One of the most interesting books that I have read in recent years has been Sela Ward’s book, Homesick. A native of Meridian, Mississippi, Sela graduated from Meridian High School and attended the University of Alabama where she was elected a cheerleader and homecoming queen. She later embarked upon a career as an actress in Hollywood that brought her fortune and fame. However, following the tragic events of 9/11 and the death of her mother, Sela started thinking about life and yearning to go back home to Meridian.
In the opening paragraph to her book, Sela writes, “This is a story of a gentle girl reared in the Deep South, cradled by family and friends, worshiping Bear Bryant on Saturday afternoon and Jesus Christ on Sunday morning, savoring sweet tea and porch swings, corn bread and courtesy, all of the tender mercies of a Mississippi childhood. When I have been thrown out of balance by life in Los Angeles, I have thought of the line from that old gospel song, ‘Come home, come home, ye who are weary come home.’ Well, I am weary and miss home. This is the story of a prodigal daughter who finally understood how much she loved her southern home. I yearn for a string of lazy afternoons on the front porch of our farm cottage, a glass of sweet tea in my hand, with nothing to do but watch the dragonflies light on the nickel silver surface of the pond. I need to hear once again the sound of a late summer rain on a tin roof, and a sweet chorus of crickets and bullfrogs at sunset. I need to have the waitress at the Waffle House ask me, ‘Do you want grits with that, honey?’ Because I need all of these things just as much as I need the air to breathe, I’m headed south again toward home. I want to go home to a quieter, gentler, and unhurried life. I want to maintain a connection with the people I love, where I can put my feet up and thank God.”

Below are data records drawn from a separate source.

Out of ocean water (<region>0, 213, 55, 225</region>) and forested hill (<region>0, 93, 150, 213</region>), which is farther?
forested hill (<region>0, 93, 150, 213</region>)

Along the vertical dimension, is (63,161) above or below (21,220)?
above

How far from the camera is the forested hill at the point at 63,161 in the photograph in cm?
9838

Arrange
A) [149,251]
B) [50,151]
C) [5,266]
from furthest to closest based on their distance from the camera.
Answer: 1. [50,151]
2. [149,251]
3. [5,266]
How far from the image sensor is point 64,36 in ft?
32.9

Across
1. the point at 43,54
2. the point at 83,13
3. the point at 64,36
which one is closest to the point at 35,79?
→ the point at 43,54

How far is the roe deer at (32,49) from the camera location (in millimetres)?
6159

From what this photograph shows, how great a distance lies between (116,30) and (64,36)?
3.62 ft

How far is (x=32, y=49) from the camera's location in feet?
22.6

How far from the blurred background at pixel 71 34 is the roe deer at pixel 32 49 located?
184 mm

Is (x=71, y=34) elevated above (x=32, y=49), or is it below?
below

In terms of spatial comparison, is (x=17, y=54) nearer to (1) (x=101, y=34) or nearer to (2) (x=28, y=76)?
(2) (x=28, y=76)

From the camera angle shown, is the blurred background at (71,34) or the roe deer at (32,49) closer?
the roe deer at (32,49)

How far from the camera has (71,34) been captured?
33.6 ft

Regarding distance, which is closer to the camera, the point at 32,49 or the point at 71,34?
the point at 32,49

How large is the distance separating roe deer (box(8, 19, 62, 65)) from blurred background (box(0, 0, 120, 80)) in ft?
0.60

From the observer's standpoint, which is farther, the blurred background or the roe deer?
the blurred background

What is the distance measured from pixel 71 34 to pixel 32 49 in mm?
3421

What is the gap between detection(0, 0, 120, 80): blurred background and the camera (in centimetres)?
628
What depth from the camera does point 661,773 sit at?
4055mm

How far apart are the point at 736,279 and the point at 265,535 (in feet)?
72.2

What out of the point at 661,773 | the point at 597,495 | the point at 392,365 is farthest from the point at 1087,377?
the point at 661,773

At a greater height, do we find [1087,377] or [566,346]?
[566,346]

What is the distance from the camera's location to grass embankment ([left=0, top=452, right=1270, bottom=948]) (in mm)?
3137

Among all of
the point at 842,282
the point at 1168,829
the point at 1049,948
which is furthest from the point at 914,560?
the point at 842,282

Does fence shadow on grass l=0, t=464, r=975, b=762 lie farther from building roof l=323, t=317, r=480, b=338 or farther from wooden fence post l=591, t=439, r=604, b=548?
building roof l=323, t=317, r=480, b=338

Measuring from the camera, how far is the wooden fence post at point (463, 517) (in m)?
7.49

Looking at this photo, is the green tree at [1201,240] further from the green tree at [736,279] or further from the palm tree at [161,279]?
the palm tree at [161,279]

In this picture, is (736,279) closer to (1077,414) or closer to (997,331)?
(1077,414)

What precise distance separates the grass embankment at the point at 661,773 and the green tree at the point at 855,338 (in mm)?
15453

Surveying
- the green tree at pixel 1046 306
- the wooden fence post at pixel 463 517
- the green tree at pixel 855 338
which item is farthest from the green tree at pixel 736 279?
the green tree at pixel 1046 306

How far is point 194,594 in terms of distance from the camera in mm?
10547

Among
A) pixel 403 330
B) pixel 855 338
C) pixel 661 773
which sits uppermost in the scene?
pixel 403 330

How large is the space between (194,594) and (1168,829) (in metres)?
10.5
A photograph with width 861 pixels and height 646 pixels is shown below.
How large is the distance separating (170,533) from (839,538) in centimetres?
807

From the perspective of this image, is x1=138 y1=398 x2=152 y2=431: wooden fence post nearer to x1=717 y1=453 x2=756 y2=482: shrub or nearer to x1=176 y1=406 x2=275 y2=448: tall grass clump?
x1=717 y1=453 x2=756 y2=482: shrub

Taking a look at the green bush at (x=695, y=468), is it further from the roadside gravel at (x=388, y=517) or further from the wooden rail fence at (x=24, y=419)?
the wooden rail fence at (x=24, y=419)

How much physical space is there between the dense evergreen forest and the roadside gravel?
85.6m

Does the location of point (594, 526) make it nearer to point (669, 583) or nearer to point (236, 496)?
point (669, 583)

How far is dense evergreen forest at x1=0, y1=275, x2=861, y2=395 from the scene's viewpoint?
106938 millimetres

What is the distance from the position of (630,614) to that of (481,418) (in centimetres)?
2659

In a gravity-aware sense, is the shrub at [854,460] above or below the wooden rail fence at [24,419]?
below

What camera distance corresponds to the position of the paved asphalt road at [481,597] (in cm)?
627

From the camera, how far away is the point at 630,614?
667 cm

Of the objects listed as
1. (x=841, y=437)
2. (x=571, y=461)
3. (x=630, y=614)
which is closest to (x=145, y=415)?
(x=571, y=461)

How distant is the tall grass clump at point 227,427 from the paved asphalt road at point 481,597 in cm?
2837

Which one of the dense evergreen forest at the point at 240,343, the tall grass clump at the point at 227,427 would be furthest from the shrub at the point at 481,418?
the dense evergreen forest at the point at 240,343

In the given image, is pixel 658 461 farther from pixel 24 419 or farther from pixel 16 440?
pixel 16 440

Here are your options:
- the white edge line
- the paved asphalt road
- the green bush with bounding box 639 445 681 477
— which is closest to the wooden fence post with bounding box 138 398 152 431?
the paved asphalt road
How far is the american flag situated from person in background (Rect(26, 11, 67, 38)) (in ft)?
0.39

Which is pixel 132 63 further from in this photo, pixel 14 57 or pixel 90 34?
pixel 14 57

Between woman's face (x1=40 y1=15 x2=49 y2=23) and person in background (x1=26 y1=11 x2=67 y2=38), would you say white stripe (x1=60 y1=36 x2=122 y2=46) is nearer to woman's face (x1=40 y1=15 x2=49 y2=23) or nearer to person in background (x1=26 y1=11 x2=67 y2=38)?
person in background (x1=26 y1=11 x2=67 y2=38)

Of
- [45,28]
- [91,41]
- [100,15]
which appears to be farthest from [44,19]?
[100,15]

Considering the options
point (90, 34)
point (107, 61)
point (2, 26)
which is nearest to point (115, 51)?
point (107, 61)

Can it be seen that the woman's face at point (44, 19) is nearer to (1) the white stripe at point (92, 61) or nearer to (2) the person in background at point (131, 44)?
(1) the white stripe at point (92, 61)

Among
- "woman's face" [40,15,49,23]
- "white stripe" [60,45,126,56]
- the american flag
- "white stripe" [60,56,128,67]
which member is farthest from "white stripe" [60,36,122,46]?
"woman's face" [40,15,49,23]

Have you every yearned to go back home, physically or spiritually, to the church of your childhood and hear, like Sela Ward, those familiar words of Softly and Tenderly? “Come home, come home, earnestly, tenderly, Jesus is calling, ye who are weary come home.” A wise theologian once said, “If you do not feel as close to God today as you once did, make no mistake about which one of you has moved."